Set exercise A »
Collect every line of the entries that contains the string "none". Case counts.

Passage provided »
►

Few writers and speakers inspire like Rabbi Paysach Krohn. Author of 13 books – including his famous “Maggid” series of short stories – Rabbi Krohn travels around the world inspiring audiences with tales that stimulate the heart and soul.

Rabbi Krohn is also a fifth-generation mohel and, at 21, was the youngest person ever to be certified by the Brith Milah Board of New York.

VUES: What do you consider your specialty?
RPK: Milah, writing, and speaking.

VUES: How many years have you been a mohel?
RPK: More than forty.

VUES: Why did you become a mohel?

RPK: I started when I was twenty-one. My father unfortunately had a terminal illness.  I took over in June before he passed away, in October Shemini Atzeres of 1966. I was supporting my mother and younger brother and sisters.

VUES:  How many brissen have you performed over the years?
RPK:
I don’t count them, but there have been thousands.

VUES: Do you have a favorite “mohel” story you can tell us?
RPK:
Well, there are so many, but one of my favorites is one that I did in West Point. The mother was not very interested in having the bris done, but Mrs. Schwartz, who’s husband, Dr. Billy Schwartz from Monsey was a doctor at West Point during the Vietnam war, convinced this mother to get a bris. The mother was very upset about it and wanted a doctor standing over me while I did the bris on Shabbos.  Mrs. Schwartz only had one child and wanted more. I gave her a bracha after Shabbos that in the zechus of convincing this mother to let her son have a bris, she would have another son. Within a year, she did indeed give birth to another son. We did the bris in the Captain’s quarters. Rav Moshe Tendler was there and he spoke magnificently about what it means to be a soldier in the army of Hashem.

◄

Set exercise B »
Say whether each statement agrees with the interview with Rabbi Paysach Krohn, and support each yes or no with the deciding words from the interview, quoted exactly. (i) Rabbi Krohn has written 13 books. (ii) Rabbi Krohn keeps a count of the brissen he has performed. (iii) His father passed away in June 1966.

Material shown »
►

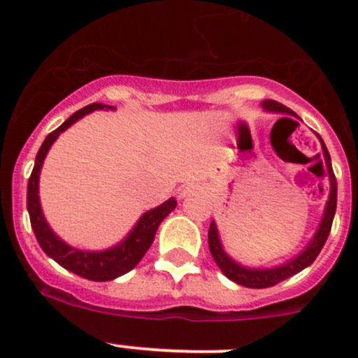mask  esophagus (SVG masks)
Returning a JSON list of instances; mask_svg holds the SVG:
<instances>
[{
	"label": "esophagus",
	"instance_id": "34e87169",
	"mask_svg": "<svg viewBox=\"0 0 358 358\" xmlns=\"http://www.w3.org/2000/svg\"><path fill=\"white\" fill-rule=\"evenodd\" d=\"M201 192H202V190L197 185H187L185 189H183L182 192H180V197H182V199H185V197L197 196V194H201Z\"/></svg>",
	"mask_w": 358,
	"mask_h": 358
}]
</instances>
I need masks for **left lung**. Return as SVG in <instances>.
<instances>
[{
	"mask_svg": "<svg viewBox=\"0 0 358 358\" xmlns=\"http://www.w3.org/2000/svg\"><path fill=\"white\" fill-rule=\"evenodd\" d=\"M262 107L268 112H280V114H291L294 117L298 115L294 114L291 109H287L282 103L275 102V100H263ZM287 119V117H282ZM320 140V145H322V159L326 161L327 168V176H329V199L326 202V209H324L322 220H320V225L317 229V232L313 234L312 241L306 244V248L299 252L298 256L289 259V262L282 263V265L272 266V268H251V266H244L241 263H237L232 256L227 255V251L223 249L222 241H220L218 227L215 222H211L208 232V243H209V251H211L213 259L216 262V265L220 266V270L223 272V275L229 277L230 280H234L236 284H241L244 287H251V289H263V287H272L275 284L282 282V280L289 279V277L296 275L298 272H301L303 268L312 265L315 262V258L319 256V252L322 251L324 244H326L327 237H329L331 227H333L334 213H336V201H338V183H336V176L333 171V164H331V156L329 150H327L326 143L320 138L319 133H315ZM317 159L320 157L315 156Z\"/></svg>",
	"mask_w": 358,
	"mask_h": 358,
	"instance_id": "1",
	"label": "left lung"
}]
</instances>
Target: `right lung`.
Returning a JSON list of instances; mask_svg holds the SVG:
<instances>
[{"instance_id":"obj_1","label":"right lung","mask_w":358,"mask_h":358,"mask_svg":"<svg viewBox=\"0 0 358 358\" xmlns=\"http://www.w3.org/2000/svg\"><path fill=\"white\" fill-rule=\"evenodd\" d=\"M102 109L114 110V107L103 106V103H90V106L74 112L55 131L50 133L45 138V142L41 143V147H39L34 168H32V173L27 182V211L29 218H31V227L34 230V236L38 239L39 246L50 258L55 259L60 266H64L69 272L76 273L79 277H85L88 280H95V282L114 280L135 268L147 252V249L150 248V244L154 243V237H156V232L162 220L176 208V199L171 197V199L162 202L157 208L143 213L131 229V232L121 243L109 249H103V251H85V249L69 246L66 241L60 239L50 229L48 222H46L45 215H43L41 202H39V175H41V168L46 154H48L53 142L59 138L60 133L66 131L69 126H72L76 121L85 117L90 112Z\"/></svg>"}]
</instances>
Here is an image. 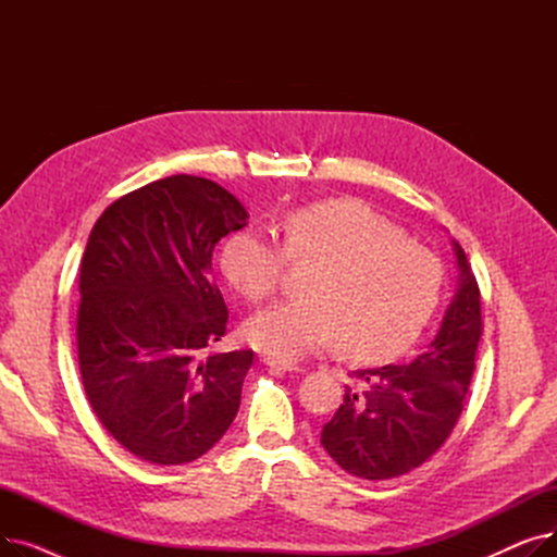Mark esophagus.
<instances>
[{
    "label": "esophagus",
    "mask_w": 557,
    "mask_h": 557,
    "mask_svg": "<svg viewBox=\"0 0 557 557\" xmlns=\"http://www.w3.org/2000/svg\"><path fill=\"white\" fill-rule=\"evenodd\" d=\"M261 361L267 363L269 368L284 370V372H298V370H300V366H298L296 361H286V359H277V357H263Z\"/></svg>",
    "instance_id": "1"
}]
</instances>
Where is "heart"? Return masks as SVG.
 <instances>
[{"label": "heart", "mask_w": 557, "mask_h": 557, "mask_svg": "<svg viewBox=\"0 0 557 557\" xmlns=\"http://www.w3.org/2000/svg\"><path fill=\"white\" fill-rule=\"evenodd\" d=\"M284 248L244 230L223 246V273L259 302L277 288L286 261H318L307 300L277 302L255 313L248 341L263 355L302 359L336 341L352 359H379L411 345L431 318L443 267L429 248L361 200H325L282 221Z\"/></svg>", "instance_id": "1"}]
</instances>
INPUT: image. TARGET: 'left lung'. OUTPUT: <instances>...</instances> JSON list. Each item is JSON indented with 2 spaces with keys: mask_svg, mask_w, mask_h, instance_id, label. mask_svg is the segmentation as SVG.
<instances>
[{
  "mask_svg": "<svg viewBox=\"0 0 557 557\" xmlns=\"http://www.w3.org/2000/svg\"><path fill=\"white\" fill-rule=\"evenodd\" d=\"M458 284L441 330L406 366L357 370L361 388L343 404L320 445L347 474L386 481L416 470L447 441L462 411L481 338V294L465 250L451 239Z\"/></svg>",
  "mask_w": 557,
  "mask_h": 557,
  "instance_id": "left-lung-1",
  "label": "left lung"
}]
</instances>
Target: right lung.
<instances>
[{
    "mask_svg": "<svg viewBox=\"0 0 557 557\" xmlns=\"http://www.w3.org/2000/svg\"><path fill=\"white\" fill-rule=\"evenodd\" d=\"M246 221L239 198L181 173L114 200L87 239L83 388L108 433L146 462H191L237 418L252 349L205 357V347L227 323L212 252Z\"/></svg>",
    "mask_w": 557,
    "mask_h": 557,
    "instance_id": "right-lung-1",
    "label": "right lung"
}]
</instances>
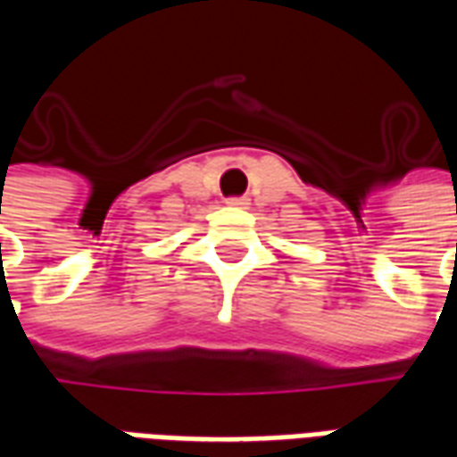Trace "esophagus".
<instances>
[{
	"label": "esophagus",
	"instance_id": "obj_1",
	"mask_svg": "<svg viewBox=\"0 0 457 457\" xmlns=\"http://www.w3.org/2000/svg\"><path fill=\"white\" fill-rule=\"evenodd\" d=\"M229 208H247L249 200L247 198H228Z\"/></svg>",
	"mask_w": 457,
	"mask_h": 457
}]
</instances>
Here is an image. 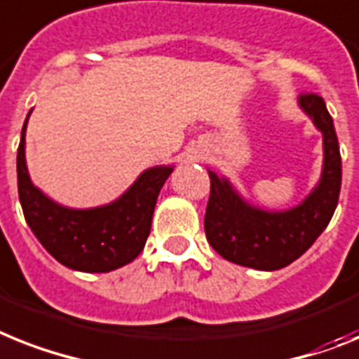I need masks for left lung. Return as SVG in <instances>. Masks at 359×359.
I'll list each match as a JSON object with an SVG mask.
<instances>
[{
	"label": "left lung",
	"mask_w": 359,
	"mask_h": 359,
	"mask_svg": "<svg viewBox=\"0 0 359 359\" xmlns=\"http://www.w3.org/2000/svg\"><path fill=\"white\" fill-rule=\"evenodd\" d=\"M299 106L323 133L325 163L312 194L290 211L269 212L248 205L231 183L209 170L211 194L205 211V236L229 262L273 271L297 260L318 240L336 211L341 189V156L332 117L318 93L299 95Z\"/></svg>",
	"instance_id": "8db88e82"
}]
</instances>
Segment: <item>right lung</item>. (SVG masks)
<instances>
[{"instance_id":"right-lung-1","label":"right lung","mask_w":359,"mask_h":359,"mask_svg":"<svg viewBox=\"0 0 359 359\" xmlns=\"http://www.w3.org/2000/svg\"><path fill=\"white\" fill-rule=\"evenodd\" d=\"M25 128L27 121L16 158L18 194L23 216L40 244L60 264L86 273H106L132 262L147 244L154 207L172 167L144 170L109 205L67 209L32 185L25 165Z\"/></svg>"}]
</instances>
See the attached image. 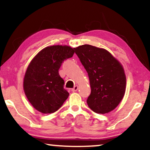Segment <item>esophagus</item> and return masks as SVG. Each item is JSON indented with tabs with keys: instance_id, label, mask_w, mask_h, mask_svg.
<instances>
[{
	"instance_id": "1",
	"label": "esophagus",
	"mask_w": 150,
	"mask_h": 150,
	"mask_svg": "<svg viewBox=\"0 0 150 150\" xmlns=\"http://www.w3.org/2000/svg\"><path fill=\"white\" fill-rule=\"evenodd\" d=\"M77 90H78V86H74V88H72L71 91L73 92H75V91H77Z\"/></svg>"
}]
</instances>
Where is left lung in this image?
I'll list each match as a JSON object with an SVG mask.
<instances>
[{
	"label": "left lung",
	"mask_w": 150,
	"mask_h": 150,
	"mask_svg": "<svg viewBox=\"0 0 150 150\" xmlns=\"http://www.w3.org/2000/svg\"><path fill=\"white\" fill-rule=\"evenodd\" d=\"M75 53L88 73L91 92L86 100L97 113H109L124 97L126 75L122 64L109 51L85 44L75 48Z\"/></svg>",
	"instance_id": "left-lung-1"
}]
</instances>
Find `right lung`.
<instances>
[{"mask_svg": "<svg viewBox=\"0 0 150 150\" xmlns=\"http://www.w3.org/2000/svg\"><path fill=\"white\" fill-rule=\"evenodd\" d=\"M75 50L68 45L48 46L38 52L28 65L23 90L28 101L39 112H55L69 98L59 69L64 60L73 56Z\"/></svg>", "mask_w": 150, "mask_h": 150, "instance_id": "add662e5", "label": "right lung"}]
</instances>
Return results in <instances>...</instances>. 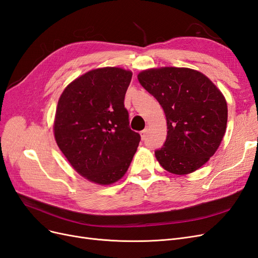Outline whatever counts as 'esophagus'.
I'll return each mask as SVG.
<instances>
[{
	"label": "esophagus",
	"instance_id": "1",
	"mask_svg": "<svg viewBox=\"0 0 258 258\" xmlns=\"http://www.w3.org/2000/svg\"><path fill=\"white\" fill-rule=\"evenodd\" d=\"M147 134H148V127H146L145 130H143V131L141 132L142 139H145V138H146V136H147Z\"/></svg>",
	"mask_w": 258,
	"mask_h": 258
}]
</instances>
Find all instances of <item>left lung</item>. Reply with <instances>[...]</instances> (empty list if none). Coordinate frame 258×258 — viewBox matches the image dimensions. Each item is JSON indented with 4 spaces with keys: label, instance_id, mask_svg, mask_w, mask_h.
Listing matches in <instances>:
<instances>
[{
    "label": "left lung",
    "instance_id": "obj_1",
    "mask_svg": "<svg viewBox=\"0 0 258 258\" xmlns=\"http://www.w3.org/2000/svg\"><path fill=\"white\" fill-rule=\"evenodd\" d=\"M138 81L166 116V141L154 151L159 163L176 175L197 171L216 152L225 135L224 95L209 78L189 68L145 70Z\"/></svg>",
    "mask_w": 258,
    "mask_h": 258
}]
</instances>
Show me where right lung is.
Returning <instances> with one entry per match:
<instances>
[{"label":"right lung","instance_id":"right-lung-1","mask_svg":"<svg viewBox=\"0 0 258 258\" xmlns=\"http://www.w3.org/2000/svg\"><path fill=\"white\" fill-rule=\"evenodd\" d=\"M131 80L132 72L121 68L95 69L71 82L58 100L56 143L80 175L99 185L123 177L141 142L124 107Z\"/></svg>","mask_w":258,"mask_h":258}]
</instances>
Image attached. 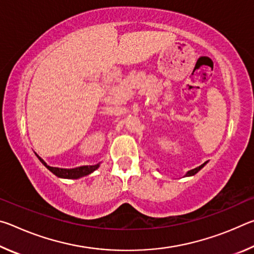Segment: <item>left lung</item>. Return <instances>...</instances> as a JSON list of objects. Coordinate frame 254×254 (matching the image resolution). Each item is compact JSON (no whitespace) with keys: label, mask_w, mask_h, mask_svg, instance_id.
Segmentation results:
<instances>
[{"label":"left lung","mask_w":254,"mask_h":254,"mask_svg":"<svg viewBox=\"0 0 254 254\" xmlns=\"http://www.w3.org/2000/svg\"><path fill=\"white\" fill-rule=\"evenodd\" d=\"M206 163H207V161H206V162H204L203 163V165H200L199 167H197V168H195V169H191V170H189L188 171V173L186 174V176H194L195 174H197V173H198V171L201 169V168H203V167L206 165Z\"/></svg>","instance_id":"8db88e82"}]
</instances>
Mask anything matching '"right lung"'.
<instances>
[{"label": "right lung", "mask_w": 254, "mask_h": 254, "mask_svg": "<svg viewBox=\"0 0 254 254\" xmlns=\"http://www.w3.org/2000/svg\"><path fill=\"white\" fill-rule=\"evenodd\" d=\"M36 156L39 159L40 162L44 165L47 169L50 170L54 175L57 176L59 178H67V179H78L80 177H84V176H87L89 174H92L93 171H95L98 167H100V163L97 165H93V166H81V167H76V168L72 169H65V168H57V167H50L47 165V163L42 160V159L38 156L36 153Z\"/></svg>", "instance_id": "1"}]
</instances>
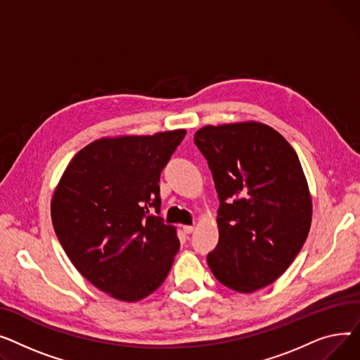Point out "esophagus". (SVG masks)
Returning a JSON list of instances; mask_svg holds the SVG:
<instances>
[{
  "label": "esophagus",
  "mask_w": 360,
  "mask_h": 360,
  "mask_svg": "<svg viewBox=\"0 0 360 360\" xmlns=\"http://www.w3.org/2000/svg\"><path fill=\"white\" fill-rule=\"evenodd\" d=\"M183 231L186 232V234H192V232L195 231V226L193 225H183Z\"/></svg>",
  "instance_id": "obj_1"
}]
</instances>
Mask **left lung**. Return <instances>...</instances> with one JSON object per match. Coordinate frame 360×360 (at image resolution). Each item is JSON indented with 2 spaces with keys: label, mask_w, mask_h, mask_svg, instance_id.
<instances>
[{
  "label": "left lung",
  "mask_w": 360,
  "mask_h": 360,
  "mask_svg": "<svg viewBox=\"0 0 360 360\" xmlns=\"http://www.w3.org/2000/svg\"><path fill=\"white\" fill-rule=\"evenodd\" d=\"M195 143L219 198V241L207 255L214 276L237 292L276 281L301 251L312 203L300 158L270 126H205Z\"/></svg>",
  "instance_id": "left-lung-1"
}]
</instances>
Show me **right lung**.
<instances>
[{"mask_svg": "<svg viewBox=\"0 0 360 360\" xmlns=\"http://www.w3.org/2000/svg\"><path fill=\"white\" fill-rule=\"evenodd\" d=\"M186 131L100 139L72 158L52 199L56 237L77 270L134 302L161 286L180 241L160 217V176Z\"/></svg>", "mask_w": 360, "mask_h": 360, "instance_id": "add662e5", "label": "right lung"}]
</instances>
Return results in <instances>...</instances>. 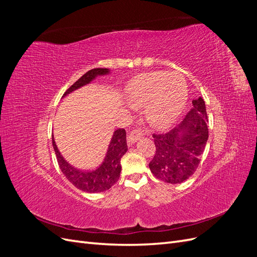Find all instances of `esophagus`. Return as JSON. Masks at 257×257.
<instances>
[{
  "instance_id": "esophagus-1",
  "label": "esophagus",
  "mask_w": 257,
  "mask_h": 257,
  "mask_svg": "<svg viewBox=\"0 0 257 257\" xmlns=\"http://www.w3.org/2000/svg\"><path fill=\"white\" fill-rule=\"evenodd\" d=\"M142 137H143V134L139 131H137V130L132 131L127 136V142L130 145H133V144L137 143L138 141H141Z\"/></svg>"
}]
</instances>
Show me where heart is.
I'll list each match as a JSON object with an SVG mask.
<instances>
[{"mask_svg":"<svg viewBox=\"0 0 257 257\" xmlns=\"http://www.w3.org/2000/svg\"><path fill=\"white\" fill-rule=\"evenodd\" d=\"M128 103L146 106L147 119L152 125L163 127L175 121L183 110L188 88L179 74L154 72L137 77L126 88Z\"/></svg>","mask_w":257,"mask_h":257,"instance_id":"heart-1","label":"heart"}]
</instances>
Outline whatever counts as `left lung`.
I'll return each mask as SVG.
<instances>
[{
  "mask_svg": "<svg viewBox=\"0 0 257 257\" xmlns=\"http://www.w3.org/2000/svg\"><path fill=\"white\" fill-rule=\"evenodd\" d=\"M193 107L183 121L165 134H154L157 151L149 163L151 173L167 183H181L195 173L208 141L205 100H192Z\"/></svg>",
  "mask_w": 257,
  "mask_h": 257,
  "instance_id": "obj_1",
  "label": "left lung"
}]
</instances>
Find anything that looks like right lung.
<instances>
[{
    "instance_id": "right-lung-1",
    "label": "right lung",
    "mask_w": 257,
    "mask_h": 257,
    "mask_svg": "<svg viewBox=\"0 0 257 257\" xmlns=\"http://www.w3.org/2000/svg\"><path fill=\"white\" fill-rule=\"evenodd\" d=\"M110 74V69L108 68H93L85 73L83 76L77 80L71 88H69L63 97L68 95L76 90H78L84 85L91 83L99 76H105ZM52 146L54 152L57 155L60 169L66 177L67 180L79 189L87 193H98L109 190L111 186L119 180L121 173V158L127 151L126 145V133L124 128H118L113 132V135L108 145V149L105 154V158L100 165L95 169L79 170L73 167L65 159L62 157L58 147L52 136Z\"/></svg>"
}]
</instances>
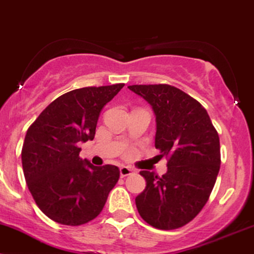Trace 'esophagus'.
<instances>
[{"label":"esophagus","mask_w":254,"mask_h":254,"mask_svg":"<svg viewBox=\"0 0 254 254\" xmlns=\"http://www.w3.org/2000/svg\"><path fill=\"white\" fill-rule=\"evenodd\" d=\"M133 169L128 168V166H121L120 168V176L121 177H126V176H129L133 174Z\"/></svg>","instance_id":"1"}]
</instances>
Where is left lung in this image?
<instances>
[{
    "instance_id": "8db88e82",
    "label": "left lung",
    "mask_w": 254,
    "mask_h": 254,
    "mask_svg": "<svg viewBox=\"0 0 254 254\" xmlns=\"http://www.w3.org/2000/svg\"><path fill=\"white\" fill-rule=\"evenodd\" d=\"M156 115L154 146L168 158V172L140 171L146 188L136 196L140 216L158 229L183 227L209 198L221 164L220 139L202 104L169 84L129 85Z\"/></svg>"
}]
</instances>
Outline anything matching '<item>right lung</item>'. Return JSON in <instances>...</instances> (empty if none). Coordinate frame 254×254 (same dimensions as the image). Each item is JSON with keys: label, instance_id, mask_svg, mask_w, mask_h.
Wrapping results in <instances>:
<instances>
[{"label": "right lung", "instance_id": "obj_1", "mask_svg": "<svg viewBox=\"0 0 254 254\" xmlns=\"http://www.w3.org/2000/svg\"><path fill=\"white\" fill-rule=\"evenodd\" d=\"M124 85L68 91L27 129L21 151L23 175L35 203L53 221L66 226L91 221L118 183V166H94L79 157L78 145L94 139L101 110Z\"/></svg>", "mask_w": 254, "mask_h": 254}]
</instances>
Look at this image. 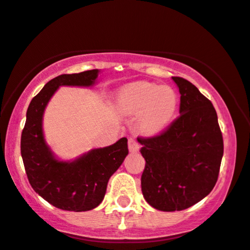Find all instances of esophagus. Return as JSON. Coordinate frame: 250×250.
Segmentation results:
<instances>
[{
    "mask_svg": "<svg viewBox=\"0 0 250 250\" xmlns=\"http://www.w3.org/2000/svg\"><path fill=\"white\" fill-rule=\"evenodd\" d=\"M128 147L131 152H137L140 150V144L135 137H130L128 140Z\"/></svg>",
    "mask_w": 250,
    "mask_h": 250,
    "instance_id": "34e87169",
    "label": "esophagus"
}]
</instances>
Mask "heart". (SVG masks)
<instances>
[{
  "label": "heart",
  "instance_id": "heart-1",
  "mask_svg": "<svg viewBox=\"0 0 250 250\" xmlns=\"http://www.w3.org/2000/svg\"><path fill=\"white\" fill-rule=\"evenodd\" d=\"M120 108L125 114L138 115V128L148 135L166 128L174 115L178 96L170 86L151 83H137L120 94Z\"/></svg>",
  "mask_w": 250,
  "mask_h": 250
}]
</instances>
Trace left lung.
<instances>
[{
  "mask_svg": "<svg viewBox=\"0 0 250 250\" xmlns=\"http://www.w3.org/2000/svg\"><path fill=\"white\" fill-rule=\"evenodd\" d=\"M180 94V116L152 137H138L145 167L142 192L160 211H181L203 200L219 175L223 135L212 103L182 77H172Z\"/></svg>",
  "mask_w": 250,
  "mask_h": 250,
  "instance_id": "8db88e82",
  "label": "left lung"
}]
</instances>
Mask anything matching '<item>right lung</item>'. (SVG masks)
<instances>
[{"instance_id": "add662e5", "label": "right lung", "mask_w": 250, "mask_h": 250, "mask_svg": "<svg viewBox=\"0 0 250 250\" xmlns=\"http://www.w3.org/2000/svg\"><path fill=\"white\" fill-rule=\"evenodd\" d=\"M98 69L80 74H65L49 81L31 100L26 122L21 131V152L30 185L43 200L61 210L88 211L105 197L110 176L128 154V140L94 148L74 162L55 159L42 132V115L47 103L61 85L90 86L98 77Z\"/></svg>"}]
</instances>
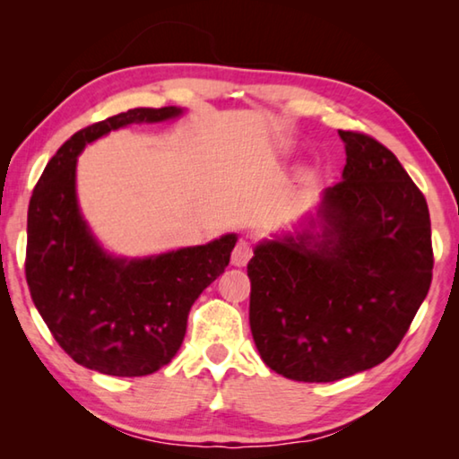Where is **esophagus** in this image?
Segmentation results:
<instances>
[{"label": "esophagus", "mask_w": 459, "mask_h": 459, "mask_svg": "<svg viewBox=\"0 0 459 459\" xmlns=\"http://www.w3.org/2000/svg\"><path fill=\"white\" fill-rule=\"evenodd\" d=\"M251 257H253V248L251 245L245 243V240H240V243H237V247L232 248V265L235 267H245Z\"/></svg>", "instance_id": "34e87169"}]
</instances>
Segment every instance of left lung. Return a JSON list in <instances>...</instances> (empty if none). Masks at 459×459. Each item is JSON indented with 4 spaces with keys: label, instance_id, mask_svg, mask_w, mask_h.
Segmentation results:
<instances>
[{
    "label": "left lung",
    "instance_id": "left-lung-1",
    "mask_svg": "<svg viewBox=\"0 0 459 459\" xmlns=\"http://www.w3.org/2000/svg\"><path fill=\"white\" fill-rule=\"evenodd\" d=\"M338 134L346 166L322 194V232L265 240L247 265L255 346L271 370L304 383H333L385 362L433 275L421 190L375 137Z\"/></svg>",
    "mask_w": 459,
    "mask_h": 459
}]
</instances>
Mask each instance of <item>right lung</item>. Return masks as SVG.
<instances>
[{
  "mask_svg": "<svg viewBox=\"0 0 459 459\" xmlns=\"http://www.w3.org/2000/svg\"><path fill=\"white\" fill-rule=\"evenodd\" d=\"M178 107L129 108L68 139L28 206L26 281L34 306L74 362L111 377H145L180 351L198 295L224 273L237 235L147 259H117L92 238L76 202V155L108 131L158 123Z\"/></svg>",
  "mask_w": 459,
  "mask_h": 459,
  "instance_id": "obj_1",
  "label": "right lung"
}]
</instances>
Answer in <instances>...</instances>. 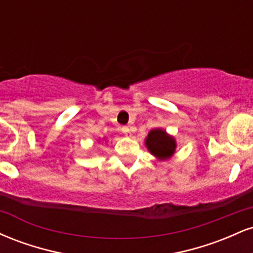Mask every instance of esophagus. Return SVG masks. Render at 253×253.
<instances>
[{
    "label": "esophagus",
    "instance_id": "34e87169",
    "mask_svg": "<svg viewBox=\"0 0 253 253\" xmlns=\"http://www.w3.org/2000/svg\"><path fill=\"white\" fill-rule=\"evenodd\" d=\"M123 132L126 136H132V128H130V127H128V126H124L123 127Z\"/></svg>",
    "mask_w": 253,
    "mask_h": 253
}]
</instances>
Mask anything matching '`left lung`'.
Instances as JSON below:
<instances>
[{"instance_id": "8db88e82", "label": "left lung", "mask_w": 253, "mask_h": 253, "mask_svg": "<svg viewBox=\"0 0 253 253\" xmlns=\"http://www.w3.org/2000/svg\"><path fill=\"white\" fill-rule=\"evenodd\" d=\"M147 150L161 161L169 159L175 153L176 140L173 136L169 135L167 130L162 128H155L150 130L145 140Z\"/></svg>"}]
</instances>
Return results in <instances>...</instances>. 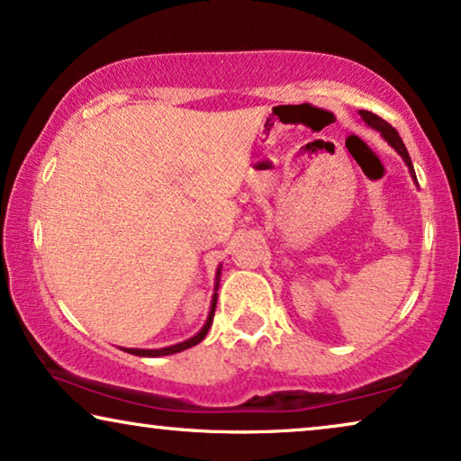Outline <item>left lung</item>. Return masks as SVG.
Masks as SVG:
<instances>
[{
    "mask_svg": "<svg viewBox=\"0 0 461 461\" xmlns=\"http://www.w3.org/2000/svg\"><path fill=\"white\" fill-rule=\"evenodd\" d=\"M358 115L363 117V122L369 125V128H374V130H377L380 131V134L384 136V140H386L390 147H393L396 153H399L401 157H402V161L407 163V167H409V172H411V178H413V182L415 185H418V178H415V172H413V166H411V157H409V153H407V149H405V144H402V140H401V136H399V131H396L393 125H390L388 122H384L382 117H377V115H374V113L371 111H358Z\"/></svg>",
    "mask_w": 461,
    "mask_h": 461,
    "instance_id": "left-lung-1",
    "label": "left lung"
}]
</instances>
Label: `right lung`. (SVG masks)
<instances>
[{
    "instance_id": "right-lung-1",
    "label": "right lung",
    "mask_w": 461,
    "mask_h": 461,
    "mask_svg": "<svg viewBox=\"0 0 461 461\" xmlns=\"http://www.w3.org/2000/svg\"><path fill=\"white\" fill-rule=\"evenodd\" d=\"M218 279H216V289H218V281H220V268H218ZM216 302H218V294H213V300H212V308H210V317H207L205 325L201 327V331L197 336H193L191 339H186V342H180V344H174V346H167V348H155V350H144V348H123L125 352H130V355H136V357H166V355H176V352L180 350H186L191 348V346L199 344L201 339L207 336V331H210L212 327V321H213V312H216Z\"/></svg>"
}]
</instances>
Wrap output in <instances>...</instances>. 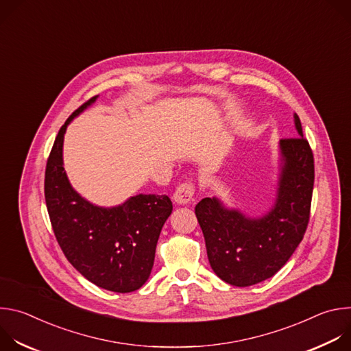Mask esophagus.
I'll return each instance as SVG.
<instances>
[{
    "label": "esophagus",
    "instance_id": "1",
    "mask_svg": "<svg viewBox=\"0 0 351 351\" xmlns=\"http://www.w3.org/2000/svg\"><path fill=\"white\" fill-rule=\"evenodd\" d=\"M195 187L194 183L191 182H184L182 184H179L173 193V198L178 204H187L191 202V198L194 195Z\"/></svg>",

◄

Response A »
Find all instances of <item>left lung</item>. Reply with <instances>[...]</instances> (empty list if none). Coordinate frame 258×258 — viewBox matches the image dimensions. Each item is JSON indented with 4 spaces with keys: label, instance_id, mask_svg, mask_w, mask_h.
Outline anything matching '<item>right lung</item>'. Return JSON in <instances>...</instances> (empty if none). Coordinate frame 254×254 (same dimensions as the image). Each item is JSON with keys: label, instance_id, mask_svg, mask_w, mask_h.
Segment every instance of left lung. Return a JSON list in <instances>...</instances> (empty if none). Masks at 459×459. Each item is JSON indented with 4 spaces with keys: label, instance_id, mask_svg, mask_w, mask_h.

Response B »
(i) Yes: "Author of 13 books"
(ii) No: "I don’t count them, but there have been thousands."
(iii) No: "I took over in June before he passed away, in October Shemini Atzeres of 1966."